It seems to lead to curious consequences… First, it would be the first time Jesus specifically declares his godliness, given that he can see what is happening in heaven and in hell. Second, it entails someone being punished in hell prior to the day of judgement.
(The standard idea is that we lie in a dreamless sleep until bodily resurrection, at which time we are judged, and heaven and hell are peopled. With some odd exceptions, like the handful of Prophets who were carried up to heaven bodily, and the “Good Thief” who got a special-case bypass ticket directly to heaven.)
While that may not be incorrect, he was much clearer about saying the oppositte. He had many enemies, and he explicitly said he was trying to avoid certain people understanding what he was saying. There’s a strong implication that after the public attacks early in his career, he used prables to keep spreading the message in such a way that the powerful did not understand.
I was including even the top mathematical minds like those you mentioned. Probability just wasn’t a direction their mathematical thinking was geared towards. Classical mathematics were aimed at things like proofs - a binary system where answers were either yes or no. Probabilities require you to view things in terms of maybe.

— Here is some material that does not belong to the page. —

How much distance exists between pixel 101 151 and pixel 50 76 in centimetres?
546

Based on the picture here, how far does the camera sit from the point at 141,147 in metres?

I think you could have got the concept across to somebody like Euclid but he probably would have said that what you were talking about wasn’t mathematics because it had no certain answers.
Or look at Pythagoras - he thought there was something wrong about irrational numbers. He didn’t think a number should extend into infinity. And he was advance - the consensus of earlier mathematicians was that fractions weren’t real numbers.
Where does belief enter into the question posed by the OP?
For your analogy to work, the OP would not have been a question regarding what the menorah symbolized; it would have been a question as to whether the use of the menorah actually dated to the time of the wanderings in the Sinai. The answer might have any number of possible responses, open to challenges from various sources or authorities, but no answer to that question would allude to what Jews believed it symbolized.
The question was whether parables in the New Testament were supposed to be instructive fiction or actual events. The answer to that lies in the simple reading of the gospels, not in the meanings assigned to various parables by later generations.
Y’know, for my whole life, just from straight reading even as a child, it seemed to me evident that the way the gospels present the parables, is in the manner of Jesus making a point by telling a contrived story with a moral. Who’s the neighbor you must love? Anyone who needs your help or offers that help even if he’s from a despised rival tribe (Parable of the Good Samaritan). Who will get more rewarded by God, those born in the faith or new converts? * Everyone who comes to God will be rewarded no matter if they came early or late* (parable of the Laborers). Should I play it safe and do just the bare minimum expected? No, fool; from him to whom much is given, much will be demanded; if you try to coast on the bare minimum effort, the guy who really hustled will end up taking your pot (parable of the Talents); Isn’t it unfair that those those who sin and repent be treated as well or better that those who always behaved themselves? Now don’t be a jerk, you’re getting yours anyway; be glad he repented when he had the chance, would you rather he have perished? (The Prodigal Son).
As I read, it seemed to me that whether they were supposed to be describing some event that Jesus had observed or heard from, or merely were Just-So Stories he was telling to make a point, that was irrelevant to the gospel writer, the point was his point. As mentioned earlier by Bricker, in Catholic teaching the usual take is that when the gospel says *“and he then told this parable…” * that’s a flag that says “attention, the next passage is allegorical and Jesus is making a point using a clever story”.
(Of course, Catholicism comes from a majority tradition dating all the way back through the history of Christianity, where reasonable believers will not be shocked at the idea that Jesus ever said a single word that was metaphorical and not a materially true depiction of fact to-the-letter.)
I think I can speak authoritatively on what I meant when I wrote the OP. And judging from the responses, other people seem to have understood my question.
The way I see it, the search for meaning in the parables depends a lot on whether they are regarded as fictional or as factual.
If they were factual, then the only editorial decision Jesus made was choosing what event to relate and how to present the facts of the event. So you can only judge Jesus’ meaning based on those decisions.
But if the stories were fictional, then Jesus made up all of the elements of the story and you can look for meaning in these elements as well.
No, because that’s just what “parable” means. It’s from the same root as “parabola”, a conic section where the square of the section equals the rectangle of the diameter and a line defined by where the cone is cut.
Parables aren’t real, but the are as precise as efforts of the dudes doing proto-calculus in the age when whatevr person who became Jesus lived.
I don’t understand why this would have been a barrier. There really are exactly 6 ways a cubic die can come up. And there really are exactly 36 ways a pair of cubic dice can come up. (Easily illustrated by numbering the sides of one die, and coloring the sides of the other with different colors. This is manageable for a Greek. And even though you haven’t said it, you’ve got a sample space.) No ‘maybe’ in sight.
You don’t even need fractions per se, just the notion that certain ways of collecting outcomes from the sample space involve collecting more of those 36 individual outcomes.